We do not need another referendum thank you, the vote to leave won but instead we need to ask the question which I cannot seem to get printed but will try again, if leaving the EU will be so awful why is it that people without EU passports struggle to get here in their droves rather than stay in the nice big safe thriving EU when they know we are leaving it? Answers on the letters page please!

C ALLEN

Norwich

Waterways will never be reborn

It beggars belief the council are thinking about investing £1.7m in a project at the Waterways of which died a death about 25 years ago and will never be reborn.

Sadly Yarmouth now is a shadow of its former self because industry has gone, the summer season is very short and the market place is dying.

Can the council not see that and what this town needs is industry back, and proper jobs with decent pay, so come on councillors and invest that £1.7m into trying to get good business back into the town and off incentives to do s.

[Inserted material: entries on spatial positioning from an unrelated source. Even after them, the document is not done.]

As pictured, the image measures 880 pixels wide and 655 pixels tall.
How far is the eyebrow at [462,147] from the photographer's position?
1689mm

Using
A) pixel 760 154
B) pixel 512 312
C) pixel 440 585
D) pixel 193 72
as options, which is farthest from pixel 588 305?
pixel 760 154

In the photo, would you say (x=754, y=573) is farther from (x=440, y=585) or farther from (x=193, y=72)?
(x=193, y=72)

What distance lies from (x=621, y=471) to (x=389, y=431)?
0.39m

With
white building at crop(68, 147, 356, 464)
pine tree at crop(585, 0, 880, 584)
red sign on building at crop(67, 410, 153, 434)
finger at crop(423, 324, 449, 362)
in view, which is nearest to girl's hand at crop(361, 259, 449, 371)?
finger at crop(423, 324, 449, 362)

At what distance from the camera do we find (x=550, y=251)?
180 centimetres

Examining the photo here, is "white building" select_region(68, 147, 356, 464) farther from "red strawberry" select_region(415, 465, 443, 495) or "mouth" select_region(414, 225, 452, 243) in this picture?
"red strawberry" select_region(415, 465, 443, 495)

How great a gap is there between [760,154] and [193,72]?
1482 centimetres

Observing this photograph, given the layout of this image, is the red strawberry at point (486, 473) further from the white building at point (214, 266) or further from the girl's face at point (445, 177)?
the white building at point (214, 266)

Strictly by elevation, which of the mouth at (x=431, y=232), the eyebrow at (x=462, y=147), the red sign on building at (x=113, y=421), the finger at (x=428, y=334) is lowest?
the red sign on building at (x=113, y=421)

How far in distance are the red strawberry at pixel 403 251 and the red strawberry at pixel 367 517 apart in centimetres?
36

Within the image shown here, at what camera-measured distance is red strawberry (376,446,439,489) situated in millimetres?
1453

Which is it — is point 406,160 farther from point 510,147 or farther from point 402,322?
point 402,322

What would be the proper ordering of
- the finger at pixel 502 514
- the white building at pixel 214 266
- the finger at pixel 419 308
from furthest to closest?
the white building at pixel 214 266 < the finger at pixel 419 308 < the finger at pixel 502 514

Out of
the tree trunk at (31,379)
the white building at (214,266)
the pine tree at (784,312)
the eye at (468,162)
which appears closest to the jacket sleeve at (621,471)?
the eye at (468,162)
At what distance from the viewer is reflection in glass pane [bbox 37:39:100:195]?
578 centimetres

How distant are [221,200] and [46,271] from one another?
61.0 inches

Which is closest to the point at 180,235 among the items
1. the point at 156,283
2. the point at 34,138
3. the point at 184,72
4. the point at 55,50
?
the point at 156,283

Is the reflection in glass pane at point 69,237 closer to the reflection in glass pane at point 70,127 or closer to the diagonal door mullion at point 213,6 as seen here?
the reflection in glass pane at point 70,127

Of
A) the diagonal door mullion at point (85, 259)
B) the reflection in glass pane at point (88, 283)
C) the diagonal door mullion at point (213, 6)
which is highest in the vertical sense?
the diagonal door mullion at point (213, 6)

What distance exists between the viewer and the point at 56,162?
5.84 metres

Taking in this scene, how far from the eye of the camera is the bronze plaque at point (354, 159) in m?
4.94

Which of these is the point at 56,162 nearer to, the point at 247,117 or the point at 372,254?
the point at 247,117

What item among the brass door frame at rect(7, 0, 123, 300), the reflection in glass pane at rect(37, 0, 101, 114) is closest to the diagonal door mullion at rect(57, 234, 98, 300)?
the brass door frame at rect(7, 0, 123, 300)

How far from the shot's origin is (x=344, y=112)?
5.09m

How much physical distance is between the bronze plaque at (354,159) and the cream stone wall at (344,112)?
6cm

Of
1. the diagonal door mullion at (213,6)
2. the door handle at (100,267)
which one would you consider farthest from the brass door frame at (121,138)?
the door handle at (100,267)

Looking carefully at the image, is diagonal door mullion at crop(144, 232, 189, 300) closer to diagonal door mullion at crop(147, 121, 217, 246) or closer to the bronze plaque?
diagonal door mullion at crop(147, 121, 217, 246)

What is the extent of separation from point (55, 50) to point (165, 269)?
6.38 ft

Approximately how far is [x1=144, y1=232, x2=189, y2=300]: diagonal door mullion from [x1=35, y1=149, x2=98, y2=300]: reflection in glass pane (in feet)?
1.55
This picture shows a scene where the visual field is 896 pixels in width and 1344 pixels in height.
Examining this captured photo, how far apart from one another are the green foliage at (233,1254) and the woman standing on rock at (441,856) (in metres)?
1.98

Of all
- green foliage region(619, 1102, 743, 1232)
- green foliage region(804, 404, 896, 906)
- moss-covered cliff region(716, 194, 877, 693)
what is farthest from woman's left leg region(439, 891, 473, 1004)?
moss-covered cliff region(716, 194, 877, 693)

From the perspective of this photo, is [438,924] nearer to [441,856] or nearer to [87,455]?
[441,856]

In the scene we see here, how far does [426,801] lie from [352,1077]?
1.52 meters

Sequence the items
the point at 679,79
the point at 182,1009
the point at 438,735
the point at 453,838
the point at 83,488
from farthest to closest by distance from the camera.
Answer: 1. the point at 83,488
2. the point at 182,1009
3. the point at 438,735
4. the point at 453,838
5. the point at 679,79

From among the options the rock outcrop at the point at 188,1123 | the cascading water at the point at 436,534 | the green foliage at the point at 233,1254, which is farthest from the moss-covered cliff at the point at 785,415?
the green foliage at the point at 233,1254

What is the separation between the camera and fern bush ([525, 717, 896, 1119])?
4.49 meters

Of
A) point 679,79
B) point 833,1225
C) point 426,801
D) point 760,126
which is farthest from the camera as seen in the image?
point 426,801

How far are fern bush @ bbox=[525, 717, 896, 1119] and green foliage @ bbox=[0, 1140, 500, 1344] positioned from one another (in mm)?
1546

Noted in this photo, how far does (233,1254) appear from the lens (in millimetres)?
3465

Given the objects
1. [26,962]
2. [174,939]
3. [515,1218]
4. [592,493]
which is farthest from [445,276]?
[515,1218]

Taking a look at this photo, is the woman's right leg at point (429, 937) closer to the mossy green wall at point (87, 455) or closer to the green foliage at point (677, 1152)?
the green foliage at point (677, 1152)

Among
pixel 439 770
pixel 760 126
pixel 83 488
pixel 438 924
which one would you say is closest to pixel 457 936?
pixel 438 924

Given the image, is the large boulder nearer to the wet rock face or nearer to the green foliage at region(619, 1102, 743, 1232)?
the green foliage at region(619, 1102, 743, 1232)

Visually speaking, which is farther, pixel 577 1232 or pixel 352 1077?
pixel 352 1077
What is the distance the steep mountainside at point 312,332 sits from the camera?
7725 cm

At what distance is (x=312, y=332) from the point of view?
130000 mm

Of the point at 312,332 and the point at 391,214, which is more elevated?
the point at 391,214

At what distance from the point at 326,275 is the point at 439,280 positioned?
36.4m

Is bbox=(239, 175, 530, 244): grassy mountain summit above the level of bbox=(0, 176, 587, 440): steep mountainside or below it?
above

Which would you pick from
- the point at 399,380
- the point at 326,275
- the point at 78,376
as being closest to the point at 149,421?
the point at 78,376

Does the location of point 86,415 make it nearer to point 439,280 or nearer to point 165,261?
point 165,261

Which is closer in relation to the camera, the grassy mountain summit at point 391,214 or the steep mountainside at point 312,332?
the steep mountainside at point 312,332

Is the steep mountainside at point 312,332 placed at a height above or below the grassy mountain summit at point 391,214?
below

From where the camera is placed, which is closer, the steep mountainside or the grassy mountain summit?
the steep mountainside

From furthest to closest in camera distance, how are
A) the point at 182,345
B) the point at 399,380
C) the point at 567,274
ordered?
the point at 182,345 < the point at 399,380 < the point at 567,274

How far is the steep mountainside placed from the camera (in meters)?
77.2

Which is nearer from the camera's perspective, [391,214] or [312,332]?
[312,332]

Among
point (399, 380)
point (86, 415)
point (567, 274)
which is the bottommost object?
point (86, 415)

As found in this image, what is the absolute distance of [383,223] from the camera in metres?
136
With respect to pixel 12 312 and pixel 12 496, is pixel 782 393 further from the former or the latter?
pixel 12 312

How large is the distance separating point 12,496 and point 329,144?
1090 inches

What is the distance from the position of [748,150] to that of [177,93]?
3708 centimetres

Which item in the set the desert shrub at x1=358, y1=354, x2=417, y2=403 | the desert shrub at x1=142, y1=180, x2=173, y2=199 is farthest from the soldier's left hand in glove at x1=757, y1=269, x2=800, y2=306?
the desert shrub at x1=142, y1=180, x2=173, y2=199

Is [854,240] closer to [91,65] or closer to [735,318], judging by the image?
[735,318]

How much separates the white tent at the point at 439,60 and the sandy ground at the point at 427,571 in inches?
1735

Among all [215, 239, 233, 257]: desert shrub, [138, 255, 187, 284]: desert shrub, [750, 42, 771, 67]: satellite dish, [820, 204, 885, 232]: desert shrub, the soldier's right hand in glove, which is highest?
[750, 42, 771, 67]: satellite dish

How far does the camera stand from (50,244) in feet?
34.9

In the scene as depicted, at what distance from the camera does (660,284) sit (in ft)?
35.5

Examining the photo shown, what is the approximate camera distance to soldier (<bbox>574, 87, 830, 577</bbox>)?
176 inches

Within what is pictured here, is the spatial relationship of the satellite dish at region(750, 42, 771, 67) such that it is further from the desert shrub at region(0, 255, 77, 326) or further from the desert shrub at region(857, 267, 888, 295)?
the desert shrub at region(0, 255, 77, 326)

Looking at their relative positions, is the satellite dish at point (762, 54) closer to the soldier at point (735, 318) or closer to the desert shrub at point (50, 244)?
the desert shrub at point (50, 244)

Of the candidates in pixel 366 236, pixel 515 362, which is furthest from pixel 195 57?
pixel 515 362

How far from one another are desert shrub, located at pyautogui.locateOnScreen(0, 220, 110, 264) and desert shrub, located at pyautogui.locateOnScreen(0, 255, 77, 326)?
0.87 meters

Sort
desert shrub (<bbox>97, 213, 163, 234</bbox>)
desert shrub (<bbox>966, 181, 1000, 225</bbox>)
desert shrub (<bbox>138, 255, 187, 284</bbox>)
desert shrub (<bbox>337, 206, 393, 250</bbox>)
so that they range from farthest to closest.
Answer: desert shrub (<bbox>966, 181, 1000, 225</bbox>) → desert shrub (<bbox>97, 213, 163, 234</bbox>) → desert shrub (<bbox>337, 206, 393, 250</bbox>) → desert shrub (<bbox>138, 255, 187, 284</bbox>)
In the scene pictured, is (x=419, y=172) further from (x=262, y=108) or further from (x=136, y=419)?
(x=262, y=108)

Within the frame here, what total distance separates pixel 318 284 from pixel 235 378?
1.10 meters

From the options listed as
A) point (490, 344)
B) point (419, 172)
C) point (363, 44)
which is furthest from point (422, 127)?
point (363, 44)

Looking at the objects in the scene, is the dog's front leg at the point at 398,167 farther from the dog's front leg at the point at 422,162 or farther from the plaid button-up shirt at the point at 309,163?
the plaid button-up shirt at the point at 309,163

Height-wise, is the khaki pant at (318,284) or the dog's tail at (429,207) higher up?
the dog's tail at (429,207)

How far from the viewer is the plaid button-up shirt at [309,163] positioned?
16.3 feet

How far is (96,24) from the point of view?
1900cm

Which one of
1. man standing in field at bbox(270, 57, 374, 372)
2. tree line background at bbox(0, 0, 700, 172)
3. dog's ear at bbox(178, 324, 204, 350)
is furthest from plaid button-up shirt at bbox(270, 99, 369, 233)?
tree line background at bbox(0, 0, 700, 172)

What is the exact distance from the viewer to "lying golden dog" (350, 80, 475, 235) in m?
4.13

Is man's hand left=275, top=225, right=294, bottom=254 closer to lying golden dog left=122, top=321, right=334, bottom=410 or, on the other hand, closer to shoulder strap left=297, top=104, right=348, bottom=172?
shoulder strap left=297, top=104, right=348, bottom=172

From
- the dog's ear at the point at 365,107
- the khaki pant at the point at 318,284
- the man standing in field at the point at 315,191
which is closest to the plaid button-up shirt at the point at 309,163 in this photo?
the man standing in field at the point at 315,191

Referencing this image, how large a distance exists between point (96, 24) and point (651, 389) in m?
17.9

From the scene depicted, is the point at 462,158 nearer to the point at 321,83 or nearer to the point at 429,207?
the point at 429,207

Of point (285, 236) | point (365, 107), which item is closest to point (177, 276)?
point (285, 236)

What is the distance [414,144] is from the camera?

For goodness sake do not invest £1.7m on the Waterways because then people in white coats will come to see the councillors.

P J MANTRIPP

Leman Road,

Gorleston

When will works be continued?

Could some one explain why the roadworks have stopped on Trinity Avenue, Gorleston? The men have disappeared. I heard one of the reasons was they got the wrong pipes. I would take them back and bring the right ones… not in this case.

A lot of the older people use the bus stop right besides the building site. They have to walk right up to the top of the road. Traffic is being diverted and so is the number 9 bus. Have the workers just given up and left a right mess.

We were told it could be a couple of months. You couldn’t make this up. Help.

THERESA WHITMORE

email

Long may ‘old timers’ continue

Gorleston Pavilion’s Summer Laughter Show may not attract huge publicity but it certainly pulls in full houses every week with coachloads of holidaymakers and plenty of locals too. And I’m not surprised having seen the show this week after a couple of years’ break and finding it had come on leaps and bounds – most of the leaps from the five talented dancers.

Nigel Boy Syer may have been its mainstay for an incredible 23 years but he and more recent arrival, the all round talented entertainer Olly Day have injected such fresh pace and variety. They head a small team who serve up such an enjoyable two and a half hours so all credit to musical director and singer Andy Pelos, choreographer and dancer (and circus performer) Sue King; and Ritchie Hurren whose lighting and screen work really impress. Recreating a tribute to ITV’s Sunday Night at the London Palladium was one of the best sequences I’ve seen in many years of watching Pavilion shows and I never expected to find myself comparing this one favourably with the famous Cromer Pier!

All credit to the Pavilion and the faithful Stuart and Kevin who run the theatre, produce this show, pull in the coach parties and most laudably, by so doing, help to boost Yarmouth’s out of season tourist season and hotels from the end of April to the middle of October (there are three performances left on Tuesday evenings).

It’s amazing that while seaside entertainment might come and go over the decades Great Yarmouth and Gorleston maintains after almost 120 years the Hippodrome Circus and the Pavilion with both providing such outstanding light entertainment in 2017. Long may they continue!